CREATE TABLE datomic_kvs
(
 id text NOT NULL,
 rev integer,
 map text,
 val bytea,
 CONSTRAINT pk_id PRIMARY KEY (id )
)
WITH (
 OIDS=FALSE
);
ALTER TABLE datomic_kvs
 OWNER TO currentoor;
GRANT ALL ON TABLE datomic_kvs TO currentoor;
GRANT ALL ON TABLE datomic_kvs TO public;

CREATE ROLE datomic LOGIN PASSWORD 'datomic';
Just replaced postgres owner with my user and commented out the table space line (it defaults creating datomic to pg_default anyway.
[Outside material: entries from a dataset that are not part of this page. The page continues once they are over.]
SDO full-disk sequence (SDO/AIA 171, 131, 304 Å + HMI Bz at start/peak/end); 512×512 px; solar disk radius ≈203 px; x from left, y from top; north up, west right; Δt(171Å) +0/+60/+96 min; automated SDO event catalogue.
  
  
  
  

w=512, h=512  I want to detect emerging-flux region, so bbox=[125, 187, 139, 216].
All this appears to work, but trying to spin up a transactor locally connected to this postgres instance results in
Launching with Java options -server -Xms1g -Xmx1g -XX:+UseG1GC -XX:MaxGCPauseMillis=50
Starting datomic:sql://<DB-NAME>?jdbc:, you may need to change the user and password parameters to work with your jdbc driver ...
System started datomic:sql://<DB-NAME>?jdbc:, you may need to change the user and password parameters to work with your jdbc driver
Critical failure, cannot continue: Lifecycle thread failed
java.util.concurrent.ExecutionException: org.postgresql.util.PSQLException: ERROR: relation "datomic_kvs" does not exist

currentoor18:08:52

in the psql console i see this

mydatabase=> \l
                                     List of databases
    Name    |   Owner    | Encoding |   Collate   |    Ctype    |     Access privileges     
------------+------------+----------+-------------+-------------+---------------------------
 datomic    | currentoor | UTF8     | en_US.UTF-8 | en_US.UTF-8 | 
 mydatabase | currentoor | UTF8     | en_US.UTF-8 | en_US.UTF-8 | 
 rdsadmin   | rdsadmin   | UTF8     | en_US.UTF-8 | en_US.UTF-8 | rdsadmin=CTc/rdsadmin
 template0  | rdsadmin   | UTF8     | en_US.UTF-8 | en_US.UTF-8 | =c/rdsadmin              +
            |            |          |             |             | rdsadmin=CTc/rdsadmin
 template1  | currentoor | UTF8     | en_US.UTF-8 | en_US.UTF-8 | =c/currentoor            +
            |            |          |             |             | currentoor=CTc/currentoor
(5 rows)

mydatabase=> \d
             List of relations
 Schema |    Name     | Type  |   Owner    
--------+-------------+-------+------------
 public | datomic_kvs | table | currentoor
(1 row)

currentoor18:08:04

so datomic_kvs definitely exists

currentoor18:08:52

oh looks like i might have figured out my mistake

currentoor18:08:43

i was creating the relation datomic_kvs in mydatabase, i needed to make it in the datomic database

ghadi19:08:52

We're having trouble starting another Datomic Cloud cluster -- we have an older one, but the new one in US-East-2 is running into CF resource failures

ghadi19:08:17

Is there a better place to ask questions? I have CF failure screenshots.

Joe Lane20:08:04

@ghadi Silly question, do you have more than 5? I ran into an issue where I wasn’t able to have more than 5 at a time (never resolved it, just spun down some clusters)

eoliphant21:08:42

are cross db queries working in cloud?

kenny22:08:59

How do you get the basis-t in Datomic cloud?

Joe R. Smith22:08:47

@kenny lookup :t in your db val

kenny22:08:19

@solussd Thank you.

👍 4